Facebook event page
Trail's End Cafe at Cynwyd Station
Cynwyd Train Station - Conshohocken State Rd and Montgomery Ave., Bala Cynwyd, Pennsylvania 19004
Join us on Wednesday nights in the summer as we welcome local authors to share their writing. Each author will have books available for summer reading too!
The Little Gate-Crasher Author Talk with Gabrielle Kaplan-Mayer
You've never met anyone like Mace Bugen—he was 43 inches of unstoppable spirit and energy! Mace was a first-generation Jewish-American born in 1915—when society had low expectations for children born with differences. But Mace was smarter than most; over the years he learned to effectively turn what society in those days called a “handicap” into a powerful tool he could use to his advantage. Over a period of three decades, using his unique combination of guile, cunning, handicap, and sense of entitlement, Mace engineered photos of himself with some of the biggest celebrities of his day—among them Muhammad Ali, Jonas Salk, Jane Russell, Sammy Davis, Jr., Joe DiMaggio, and Richard Nixon—all featured in the book.The Little Gate-Crasher tells the story of how Mace became a self-made millionaire and a pillar in his Jewish community, and how his progressive-minded family gave him the confidence to lead a charmed life.
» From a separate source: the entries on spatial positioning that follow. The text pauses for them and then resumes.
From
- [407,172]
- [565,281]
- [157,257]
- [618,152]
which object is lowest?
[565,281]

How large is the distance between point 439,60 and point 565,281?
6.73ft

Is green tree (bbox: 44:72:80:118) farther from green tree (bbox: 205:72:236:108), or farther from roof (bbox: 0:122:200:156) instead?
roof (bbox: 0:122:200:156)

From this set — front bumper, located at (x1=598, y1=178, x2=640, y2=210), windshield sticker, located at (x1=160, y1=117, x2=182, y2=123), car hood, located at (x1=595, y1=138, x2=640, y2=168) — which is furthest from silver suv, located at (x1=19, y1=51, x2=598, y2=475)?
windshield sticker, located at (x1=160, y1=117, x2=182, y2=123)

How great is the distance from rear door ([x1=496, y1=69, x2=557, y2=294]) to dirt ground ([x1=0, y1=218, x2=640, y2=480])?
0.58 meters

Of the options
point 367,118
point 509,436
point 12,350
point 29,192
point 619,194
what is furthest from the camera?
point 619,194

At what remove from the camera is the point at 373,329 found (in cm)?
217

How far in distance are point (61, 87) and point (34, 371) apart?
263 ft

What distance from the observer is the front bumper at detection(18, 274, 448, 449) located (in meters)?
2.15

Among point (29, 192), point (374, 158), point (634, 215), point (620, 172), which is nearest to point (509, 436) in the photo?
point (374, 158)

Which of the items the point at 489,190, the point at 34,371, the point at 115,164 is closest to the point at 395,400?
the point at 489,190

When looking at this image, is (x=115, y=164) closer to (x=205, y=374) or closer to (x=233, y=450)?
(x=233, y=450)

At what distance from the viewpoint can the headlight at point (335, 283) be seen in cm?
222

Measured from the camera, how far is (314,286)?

Join us for a fun evening that will lift your spirits as we share the life lessons from Mace’s grand adventures: his unstoppable spirit that shows there’s value in every person and his courage to face whatever obstacles life sends your way.
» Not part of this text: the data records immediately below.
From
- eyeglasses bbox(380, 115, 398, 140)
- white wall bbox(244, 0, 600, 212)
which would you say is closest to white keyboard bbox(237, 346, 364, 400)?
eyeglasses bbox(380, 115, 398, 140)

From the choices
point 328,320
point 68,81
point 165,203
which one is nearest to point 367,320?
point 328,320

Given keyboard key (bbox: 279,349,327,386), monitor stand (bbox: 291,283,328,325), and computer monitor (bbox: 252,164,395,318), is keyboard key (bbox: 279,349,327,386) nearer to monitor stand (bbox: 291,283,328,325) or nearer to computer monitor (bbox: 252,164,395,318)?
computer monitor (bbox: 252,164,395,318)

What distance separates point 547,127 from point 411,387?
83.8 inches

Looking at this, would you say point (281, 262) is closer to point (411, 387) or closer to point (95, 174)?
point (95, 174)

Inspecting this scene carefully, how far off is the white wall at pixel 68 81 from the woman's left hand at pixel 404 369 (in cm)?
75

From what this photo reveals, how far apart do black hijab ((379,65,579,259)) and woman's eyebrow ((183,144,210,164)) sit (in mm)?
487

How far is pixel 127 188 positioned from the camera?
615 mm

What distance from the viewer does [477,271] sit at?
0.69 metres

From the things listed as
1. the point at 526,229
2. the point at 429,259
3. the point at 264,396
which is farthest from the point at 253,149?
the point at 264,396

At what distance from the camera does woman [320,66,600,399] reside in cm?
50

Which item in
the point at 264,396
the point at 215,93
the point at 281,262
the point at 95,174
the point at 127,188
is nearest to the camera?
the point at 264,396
James Saunders will talk about his upcoming book Animal Dances.
The topic is «How Reality Instructs Fictionalization in this Historical Novel» As a well published author of scientific papers, but a neophyte to fiction writing, Jim is fascinated by the source of ideas that lead to a story line in Historical Fiction. He uses his own experience as an example. Animal Dances is a novel of World War I. The skeleton for the story is derived from the 173 letters that Harry C. Edwards wrote home to his family from France between 1918 and 1919. The letters are written by a young man with an 8th grade education and they rough out a story arc. But ideas spring from all sorts of different sources. Examples of where aspects of the novel emerged, based on real events, and they how they were massaged into fictionalization, will be given.
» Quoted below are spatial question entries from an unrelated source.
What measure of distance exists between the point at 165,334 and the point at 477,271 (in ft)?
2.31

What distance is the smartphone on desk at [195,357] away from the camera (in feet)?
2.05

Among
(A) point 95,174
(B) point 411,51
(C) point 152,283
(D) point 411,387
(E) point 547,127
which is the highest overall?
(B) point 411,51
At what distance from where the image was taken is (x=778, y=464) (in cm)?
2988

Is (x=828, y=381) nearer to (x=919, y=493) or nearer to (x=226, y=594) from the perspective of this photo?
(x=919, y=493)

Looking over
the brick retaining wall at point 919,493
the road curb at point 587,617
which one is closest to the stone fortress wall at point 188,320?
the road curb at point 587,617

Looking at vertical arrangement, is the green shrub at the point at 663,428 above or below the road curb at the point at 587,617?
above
Simone Zelitch is the author of several novels, most recently Judenstaat (Tor-McMillan 2016). Her work has been featured on National Public Radio’s Hannukah Lights, and she received a National Endowment for the Arts grant in Fiction. She teaches at Community College of Philadelphia where she established their creative writing program and currently coordinates their English Degree.
Connie Garcia-Barrio, a native Philadelphian, has written for The Chestnut Hill Local, the Christian Science Monitor, and the Philadelphia Inquirer. Her writing awards include a scholarship from the International Women's Writing Guild and a magazine Journalism Award from the National Association of Black Journalists. She likes writing quirky pieces. Connie will share a few poems, short prose, songs and a family story or two!
Roz Warren, local librarian, provides a fascinating look behind the scenes of library life with a crowd pleasing presentation based upon her two books Just Another Day at your Local LIbrary: An Insider's Tale of Library Life and the popular follow up title Our Bodies Our Shelves: A Collection of Library Humor. Roz, who writes for everyone from The New York Times to The Funny TImes (and has appeared on both Morning Edition and The Today Show), will delight and entertain with suprising tales from behind the circulation desk.
Diana Holquist is obsessed with the art of memoir and wants to talk about it with you. Are you writing one? Why? Why not? What are your favorite memoirs? What's the best way to get started? The best way to finally finish? How can you self-publish your memoir? Or is it better to find a publisher? Diana Holquist is the author of the parenting memoir Battle Hymn of the Tiger Daughter (Five Directions Press), the parody children's book The Rabbit Who Wants to Go to Harvard (Dial), as well as a plethora of romance novels, including those published as Sophie Gunn. She's currently trying not to start another memoir and do something that actually pays, like ghostwriting and editing for private clients.
Anndee Hochman writes the weekly «Parent Trip» column in The Philadelphia Inquirer; her personal and political essays also appear in Purple Clover, Broad Street Review and Newsworks. She is the author of Anatomies: A Novella and Stories (Picador USA) and Everyday Acts & Small Subversions: Women Reinventing Family, Community and Home (The Eighth Mountain Press). Anndee teaches poetry and creative non-fiction to writers of all ages in settings that include schools, after-school programs, detention centers, senior housing and a small fishing village on the Pacific coast of Mexico. She lives with her partner and daughter in Philadelphia.